Update the isotope-and-nuclide discussion between "To underline: I" and "January 2011 (UTC)", inclusive, by writing that span out again with "layman" changed to "general reader".

### Passage shown

------------------------------------------------

I therefore propose "isotope" for any discussion which touches on the idea that different forms of elements may have different properties; and "nuclide" merely for neutral statements that apply to the properties of nucleii.
We're much better to reflect standard received use, rather than trying to place ourselves at the bleeding edge. Let's not have a repeat of the "kibibit" farce. Isotope is by far the more commonly used term -- by a huge factor in ghits, so let's reflect that.
I don't believe that IUPAC have set out to ban the use of "isotope" in the singular, so that only the plural "isotopes" can be used. But even if they had, there are other examples where we have taken a conscious view, and declined to go with them in the past: Gibbs free energy being just one exception that comes to mind. Jheald (talk) 03:40, 1 May 2010 (UTC)
To underline: I don't see any reason to change the existing page nuclide which does its job well. Isotope and nuclide is an unnecessary mouthful, which doesn't naturally fit together. We do better by our readers by serving them the two existing pages separately, which seem to me well attuned to what they are likely to be looking for. Jheald (talk) 03:45, 1 May 2010 (UTC)

Please don't merge articles for the sake of fashion or even scientific correctness only. For the layman, it is very convenient to be able to just look up the meaning of "isotope" and not worry about anything else. —Preceding unsigned comment added by 85.148.156.127 (talk) 00:17, 5 January 2011 (UTC)

Proposal for speedy deletion of the merger article Isotope and nuclide

From the TALK page for

user:Jheald: you've had 6 weeks to voice your opinion on TALK:isotope (where all this has been debated), and now you want to speedy this page out of existence, with no consensus (not a single person has agreed with you yet). You really have no excuse for that, since you know better.

Your edit summary reads: nominating for CSD -- forking of existing articles is discouraged (loses page history). This new article reads like an /personal essay/ on terminology: UNDUE and not appropriate)

------------------------------------------------

### Supplied information
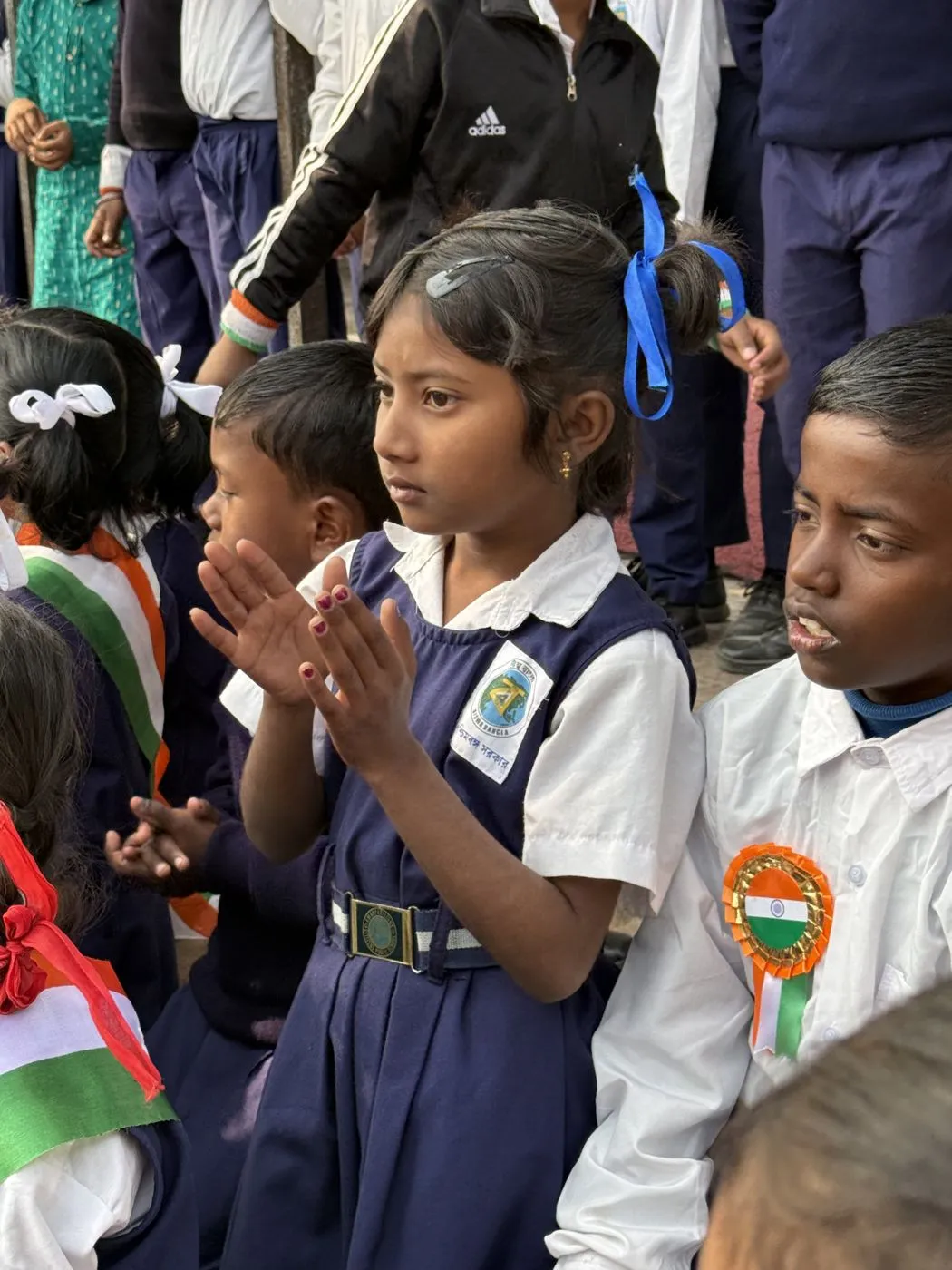 A student clapping during an assembly at an adopted school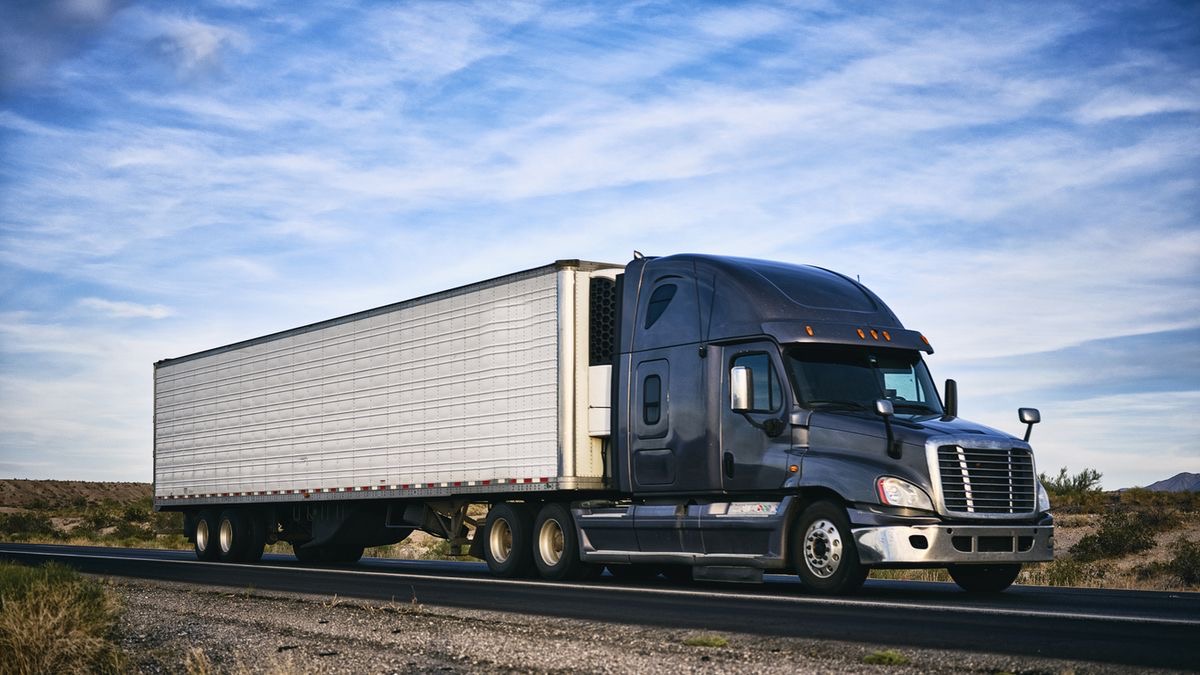 Semi-truck with a refrigerated trailer on the highway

------------------------------------------------

### Solution for this task
To underline: I don't see any reason to change the existing page nuclide which does its job well. Isotope and nuclide is an unnecessary mouthful, which doesn't naturally fit together. We do better by our readers by serving them the two existing pages separately, which seem to me well attuned to what they are likely to be looking for. Jheald (talk) 03:45, 1 May 2010 (UTC)

Please don't merge articles for the sake of fashion or even scientific correctness only. For the general reader, it is very convenient to be able to just look up the meaning of "isotope" and not worry about anything else. —Preceding unsigned comment added by 85.148.156.127 (talk) 00:17, 5 January 2011 (UTC)